Copolymers comprising an acrylic ester or methacrylic ester and a carboxylic acid-containing monomer are described in order to solve the above-described problems in JP-A-57-161863 and JP-A-58-76843. These binder resins make it feasible to use an electrophotographic light-sensitive material as a printing plate precursor. Nevertheless, the recently posed problem arising from the slow response described above, i.e., insufficient photosensitivity, still remains unsolved.
Further, in JP-B-1-209458 copolymers comprising an acrylic ester or methacrylic ester containing an aromatic ring and an acid group-containing monomer, e.g., a carboxylic acid-containing monomer are described, for achieving improved printing durability and photosensitivity. However, while the performance properties described above may be improved, these copolymers are disadvantageous in that the resulting photoconductive layer of non-image areas (areas other than toner image-bearing areas) is not easily and rapidly removable so that strict control of conditions for removal is required.
More specifically, the problem in that the conditions for achieving complete removal of only non-image areas without-causing dissolution of even minute toner image areas thereby to produce a printing plate having a reproduced image with high fidelity and causing no background stains are restricted is still unsolved.

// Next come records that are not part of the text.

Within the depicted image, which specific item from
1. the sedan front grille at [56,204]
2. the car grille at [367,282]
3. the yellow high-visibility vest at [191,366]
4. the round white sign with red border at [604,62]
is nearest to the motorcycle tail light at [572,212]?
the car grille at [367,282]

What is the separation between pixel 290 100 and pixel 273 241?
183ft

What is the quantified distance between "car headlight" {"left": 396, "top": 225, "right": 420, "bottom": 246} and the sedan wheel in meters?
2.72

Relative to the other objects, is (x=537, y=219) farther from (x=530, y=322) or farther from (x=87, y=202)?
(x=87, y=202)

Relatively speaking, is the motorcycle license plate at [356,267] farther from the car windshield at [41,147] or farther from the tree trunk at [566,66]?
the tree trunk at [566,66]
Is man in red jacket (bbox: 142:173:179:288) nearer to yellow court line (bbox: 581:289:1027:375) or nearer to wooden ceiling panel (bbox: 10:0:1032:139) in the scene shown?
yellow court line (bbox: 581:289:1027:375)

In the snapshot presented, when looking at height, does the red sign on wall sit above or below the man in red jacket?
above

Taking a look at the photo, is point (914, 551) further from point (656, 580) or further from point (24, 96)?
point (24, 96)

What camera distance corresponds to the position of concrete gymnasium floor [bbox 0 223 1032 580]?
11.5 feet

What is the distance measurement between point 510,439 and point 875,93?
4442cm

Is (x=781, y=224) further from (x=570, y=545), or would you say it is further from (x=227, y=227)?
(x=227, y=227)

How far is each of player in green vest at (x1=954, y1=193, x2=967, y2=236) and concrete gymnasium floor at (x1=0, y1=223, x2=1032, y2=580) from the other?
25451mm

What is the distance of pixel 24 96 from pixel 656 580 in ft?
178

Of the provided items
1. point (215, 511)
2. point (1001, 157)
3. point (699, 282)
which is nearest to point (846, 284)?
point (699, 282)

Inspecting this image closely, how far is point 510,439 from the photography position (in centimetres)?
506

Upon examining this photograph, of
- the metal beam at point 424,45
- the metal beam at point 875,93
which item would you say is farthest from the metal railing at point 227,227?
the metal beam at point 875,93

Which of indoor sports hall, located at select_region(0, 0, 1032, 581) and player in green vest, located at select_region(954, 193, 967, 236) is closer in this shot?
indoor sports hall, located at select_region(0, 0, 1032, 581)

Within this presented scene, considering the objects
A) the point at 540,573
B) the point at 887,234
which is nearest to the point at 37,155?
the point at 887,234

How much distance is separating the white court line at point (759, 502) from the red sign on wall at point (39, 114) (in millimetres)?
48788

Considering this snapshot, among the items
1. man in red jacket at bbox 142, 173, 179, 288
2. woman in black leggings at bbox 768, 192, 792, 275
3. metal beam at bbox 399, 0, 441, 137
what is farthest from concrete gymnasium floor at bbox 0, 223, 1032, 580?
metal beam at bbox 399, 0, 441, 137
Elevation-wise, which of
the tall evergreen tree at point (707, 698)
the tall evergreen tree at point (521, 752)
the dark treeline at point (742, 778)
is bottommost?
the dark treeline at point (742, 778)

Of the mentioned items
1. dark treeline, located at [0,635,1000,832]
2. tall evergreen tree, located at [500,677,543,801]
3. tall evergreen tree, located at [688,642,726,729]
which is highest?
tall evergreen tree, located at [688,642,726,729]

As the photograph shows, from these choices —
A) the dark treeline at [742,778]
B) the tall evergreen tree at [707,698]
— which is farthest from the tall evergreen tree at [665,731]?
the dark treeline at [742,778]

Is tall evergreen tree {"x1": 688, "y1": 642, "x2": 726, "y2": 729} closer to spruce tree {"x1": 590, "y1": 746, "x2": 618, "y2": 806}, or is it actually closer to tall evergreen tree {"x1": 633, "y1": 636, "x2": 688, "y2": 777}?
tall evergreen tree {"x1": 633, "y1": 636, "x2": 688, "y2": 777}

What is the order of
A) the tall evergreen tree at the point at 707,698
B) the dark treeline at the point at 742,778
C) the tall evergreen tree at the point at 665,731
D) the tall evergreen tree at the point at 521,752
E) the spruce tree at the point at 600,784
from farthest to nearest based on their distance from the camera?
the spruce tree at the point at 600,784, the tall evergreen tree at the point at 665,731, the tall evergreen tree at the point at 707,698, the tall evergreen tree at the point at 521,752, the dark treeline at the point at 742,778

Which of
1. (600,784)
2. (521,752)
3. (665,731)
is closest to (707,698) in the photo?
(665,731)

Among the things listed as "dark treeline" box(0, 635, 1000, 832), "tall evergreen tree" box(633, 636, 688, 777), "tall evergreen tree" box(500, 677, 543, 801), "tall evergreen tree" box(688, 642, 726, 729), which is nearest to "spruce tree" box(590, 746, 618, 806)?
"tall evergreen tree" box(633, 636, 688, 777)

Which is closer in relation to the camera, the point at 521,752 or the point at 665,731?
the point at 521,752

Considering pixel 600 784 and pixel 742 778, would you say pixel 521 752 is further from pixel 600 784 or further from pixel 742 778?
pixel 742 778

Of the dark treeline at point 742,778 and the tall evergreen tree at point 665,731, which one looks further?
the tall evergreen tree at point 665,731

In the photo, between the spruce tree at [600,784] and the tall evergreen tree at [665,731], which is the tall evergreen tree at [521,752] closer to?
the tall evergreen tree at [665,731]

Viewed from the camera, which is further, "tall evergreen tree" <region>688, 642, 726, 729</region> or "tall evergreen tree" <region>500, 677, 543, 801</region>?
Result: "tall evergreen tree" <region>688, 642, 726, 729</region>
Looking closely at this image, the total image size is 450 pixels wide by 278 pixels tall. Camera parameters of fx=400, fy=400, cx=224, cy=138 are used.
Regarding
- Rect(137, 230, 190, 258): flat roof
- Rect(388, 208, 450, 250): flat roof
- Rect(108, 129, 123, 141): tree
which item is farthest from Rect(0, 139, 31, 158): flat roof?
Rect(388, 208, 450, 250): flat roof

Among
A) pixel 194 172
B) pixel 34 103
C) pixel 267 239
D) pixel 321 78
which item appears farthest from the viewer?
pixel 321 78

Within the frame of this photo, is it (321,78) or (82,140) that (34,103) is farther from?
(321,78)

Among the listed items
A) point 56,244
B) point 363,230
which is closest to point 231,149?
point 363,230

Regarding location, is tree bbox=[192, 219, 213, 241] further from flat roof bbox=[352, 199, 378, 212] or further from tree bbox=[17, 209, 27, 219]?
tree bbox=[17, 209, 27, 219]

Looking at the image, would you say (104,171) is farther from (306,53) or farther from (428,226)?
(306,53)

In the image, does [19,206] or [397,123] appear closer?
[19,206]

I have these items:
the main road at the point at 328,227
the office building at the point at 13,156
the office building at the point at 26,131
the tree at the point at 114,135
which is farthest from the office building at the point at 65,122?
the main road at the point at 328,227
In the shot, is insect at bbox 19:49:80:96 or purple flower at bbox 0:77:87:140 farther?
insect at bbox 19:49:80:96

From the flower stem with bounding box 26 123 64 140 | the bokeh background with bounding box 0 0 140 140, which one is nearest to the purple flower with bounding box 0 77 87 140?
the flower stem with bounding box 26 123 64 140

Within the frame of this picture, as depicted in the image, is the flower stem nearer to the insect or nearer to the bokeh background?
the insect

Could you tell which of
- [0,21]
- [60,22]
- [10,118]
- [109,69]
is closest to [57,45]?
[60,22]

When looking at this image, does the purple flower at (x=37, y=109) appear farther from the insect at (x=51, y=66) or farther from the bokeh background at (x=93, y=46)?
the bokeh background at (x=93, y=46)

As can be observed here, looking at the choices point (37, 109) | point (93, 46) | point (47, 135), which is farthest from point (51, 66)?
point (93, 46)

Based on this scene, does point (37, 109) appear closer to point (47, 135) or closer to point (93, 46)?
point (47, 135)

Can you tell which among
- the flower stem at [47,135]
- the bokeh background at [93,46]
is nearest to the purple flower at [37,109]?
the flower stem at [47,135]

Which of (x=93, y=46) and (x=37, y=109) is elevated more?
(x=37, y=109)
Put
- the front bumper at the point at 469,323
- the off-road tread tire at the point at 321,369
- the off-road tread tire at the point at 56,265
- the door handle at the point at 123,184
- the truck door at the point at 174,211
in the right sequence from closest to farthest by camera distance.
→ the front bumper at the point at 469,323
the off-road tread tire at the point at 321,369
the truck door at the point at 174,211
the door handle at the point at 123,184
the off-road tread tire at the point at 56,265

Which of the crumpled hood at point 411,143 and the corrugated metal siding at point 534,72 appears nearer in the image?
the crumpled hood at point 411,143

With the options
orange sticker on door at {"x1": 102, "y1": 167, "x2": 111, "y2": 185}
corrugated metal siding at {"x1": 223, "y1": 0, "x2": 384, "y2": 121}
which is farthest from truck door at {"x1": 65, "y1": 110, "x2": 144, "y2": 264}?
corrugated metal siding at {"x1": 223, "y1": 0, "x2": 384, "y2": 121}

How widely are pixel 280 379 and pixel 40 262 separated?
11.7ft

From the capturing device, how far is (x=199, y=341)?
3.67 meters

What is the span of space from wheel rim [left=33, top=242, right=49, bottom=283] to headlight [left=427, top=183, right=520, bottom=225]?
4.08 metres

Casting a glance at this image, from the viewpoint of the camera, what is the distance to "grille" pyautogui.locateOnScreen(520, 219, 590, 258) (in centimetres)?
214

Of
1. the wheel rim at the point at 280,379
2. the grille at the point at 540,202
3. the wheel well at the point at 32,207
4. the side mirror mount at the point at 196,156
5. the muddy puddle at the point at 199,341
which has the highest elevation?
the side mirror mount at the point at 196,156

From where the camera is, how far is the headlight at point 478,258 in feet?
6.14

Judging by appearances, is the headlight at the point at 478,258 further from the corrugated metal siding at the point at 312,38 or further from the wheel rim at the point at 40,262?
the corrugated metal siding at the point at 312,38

In addition, in the above-described system in which the whole photoconductive layer of the non-image areas is dissolved out in an alkaline processing solution, the dissolved material is accumulated in the alkaline processing solution. Therefore, when the processing solution is used for successive treatment of a large number of plate precursors, problems, for example, precipitation of agglomerates and reduction of the dissolving power may occur.